*Things to do*.
[a] Using the interview on jihad below, answer each question in one line, marking answers (i), (ii), (iii) to match.
(i) What does the Arabic word Jihad mean?
(ii) What term is given for Holy War?
(iii) What name is given to the Samurai ethic?
[b] Pick up the interview on jihad below from its last line and write what comes next.

Q And how would he have understood the term 'Jihad'?
A The Koran tends to use the term Jihad in terms of struggle. The word doesn't have the resonance of Holy War. Holy War is 'Harmo Kadessar' which comes to be a rather different category in Islamic civilisation. Jihad is an Arabic word that means 'struggle', that eventually er means either the inner struggle against the lower possibilities of the human ego, or means fighting for the liberation of society from the tyrants and, and, and Pharaohs and the, the Caesars and the powers that be.
Q But he was a warrior wasn't he? I mean er, historically, he was.
A Certainly yes, and one of the big areas of difference between the traditional Christian understanding of a religious figure, and the traditional Islamic, and also Judaic understanding, is that the Semitic religions have valorised er a warrior ethos more fully than Christianity has been able to. So er explaining the prophet to say a traditional Japanese person, nurtured on the idea of 'Bush-y-dor' the Samurai ethic. The person who is in a state of meditative stillness, but also takes the sword and the, the bows and arrows and goes out to liberate the, the peasantry. It's actually a lot easier than explaining the prophet - any of the, the, the Semitic prophets - to somebody nurtured on the idea of, of passive suffering - as exampled in the gospel image of Christ
Q Could you explain the theology behind what he did as a warrior?

*Recorded information*.
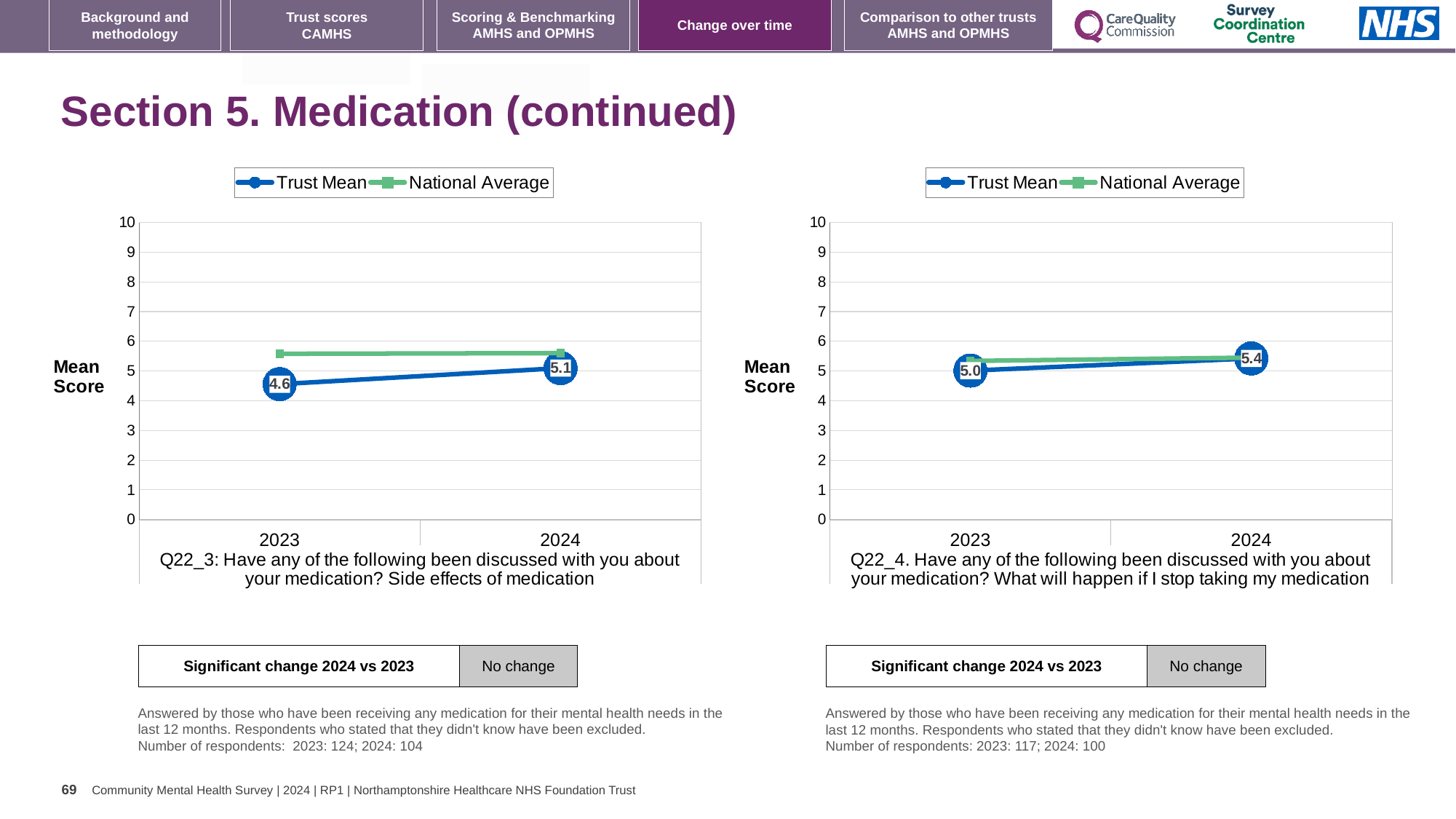
What kind of chart is the left chart (Q22_3)? line chart In the left chart (Q22_3), does the Trust Mean rise or fall from 2023 to 2024? rise In the right chart (Q22_4), what is the Trust Mean for 2024? 5.4 In the left chart (Q22_3), by how much did the Trust Mean change from 2023 to 2024? 0.5 In the right chart (Q22_4), by how much did the Trust Mean change from 2023 to 2024? 0.4 How many series does the legend of the right chart (Q22_4) list? 2 In the left chart (Q22_3), what is the Trust Mean for 2024? 5.1 In the left chart (Q22_3), what is the Trust Mean for 2023? 4.6 In the left chart (Q22_3), which is higher in 2023, the Trust Mean or the National Average? National Average In the right chart (Q22_4), what is the Trust Mean for 2023? 5.0 In the left chart (Q22_3), is the National Average for 2023 greater or less than 5? greater How many years are shown on the x axis of the right chart (Q22_4)? 2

*Outputs for the tasks*.
[a]
(i) 'Struggle'
(ii) 'Harmo Kadessar'
(iii) 'Bush-y-dor'

[b]
A The idea is that Arabia, which had been in a state of total internecine warfare forever, since the time of Herodotus and Ancient Greek historians and those that mentioned it, was to be united in what the prophet called Darel Islam - namely 'an abode of peace' over which Islam would provide. So the objective was always to bring about a peaceable existence, but in order to achieve that objective, I suppose as in 'just war' theory and classical Christianity, one sometimes had to get one's hands dirty and engage in acts of conflict. (p10)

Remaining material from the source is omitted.